What’s Next for Windows AI
The June 2026 experimental release is a clear signal that Microsoft intends to make AI a core OS feature, not a premium add‑on. As the SDK matures, expect:
- Broader GPU support: AMD RDNA 3 and Intel Xe architectures are likely candidates for the next experimental update.
- Finer‑grained power management: Windows will probably add a system setting that lets users choose between “performance,” “balanced,” and “battery‑saver” AI modes.
- ML‑backed app distribution: The Microsoft Store could start listing AI features as a system requirement, much like RAM or DirectX level.
- Integration with Copilot stack: The same APIs might eventually power the system‑level Copilot assistant, reducing cloud dependency even for the digital companion.
For now, developers and enthusiasts can grab the experimental SDK from the Windows Insider Dev Channel and start testing.

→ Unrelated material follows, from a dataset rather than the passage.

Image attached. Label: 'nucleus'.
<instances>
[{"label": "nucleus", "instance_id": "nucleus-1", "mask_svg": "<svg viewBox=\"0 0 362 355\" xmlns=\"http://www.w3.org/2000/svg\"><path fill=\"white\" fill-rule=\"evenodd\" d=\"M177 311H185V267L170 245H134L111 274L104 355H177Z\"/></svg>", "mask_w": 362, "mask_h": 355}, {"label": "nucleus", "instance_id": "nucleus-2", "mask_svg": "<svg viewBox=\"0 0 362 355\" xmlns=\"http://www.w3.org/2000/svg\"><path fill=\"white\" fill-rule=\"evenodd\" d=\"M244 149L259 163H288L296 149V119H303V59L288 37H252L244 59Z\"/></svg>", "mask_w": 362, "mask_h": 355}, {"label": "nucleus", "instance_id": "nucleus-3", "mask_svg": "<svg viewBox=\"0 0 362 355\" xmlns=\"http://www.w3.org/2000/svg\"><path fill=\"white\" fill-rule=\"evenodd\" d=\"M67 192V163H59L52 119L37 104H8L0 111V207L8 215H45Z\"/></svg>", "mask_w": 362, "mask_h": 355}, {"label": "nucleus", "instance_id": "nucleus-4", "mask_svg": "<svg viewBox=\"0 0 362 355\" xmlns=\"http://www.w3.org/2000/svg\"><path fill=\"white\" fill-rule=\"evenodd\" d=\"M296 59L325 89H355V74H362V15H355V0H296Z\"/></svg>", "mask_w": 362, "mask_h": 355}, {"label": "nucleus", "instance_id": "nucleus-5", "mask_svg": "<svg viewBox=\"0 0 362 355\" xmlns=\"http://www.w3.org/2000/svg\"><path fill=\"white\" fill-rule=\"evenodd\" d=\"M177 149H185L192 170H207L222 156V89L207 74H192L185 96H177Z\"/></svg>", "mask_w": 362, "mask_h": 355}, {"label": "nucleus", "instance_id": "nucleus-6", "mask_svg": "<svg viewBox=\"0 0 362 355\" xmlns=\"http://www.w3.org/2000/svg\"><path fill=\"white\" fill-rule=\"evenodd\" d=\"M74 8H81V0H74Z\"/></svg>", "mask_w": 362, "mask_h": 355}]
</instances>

It’s a pivotal moment for Windows AI—finally, the hardware is no longer the bottleneck.
Microsoft has yet to announce a date for general availability, but given the rapid pace of experimental updates, a production‑ready release could land before the end of 2026. In the meantime, the message is clear: your trusty gaming GPU is now a serious AI accelerator, no NPU required.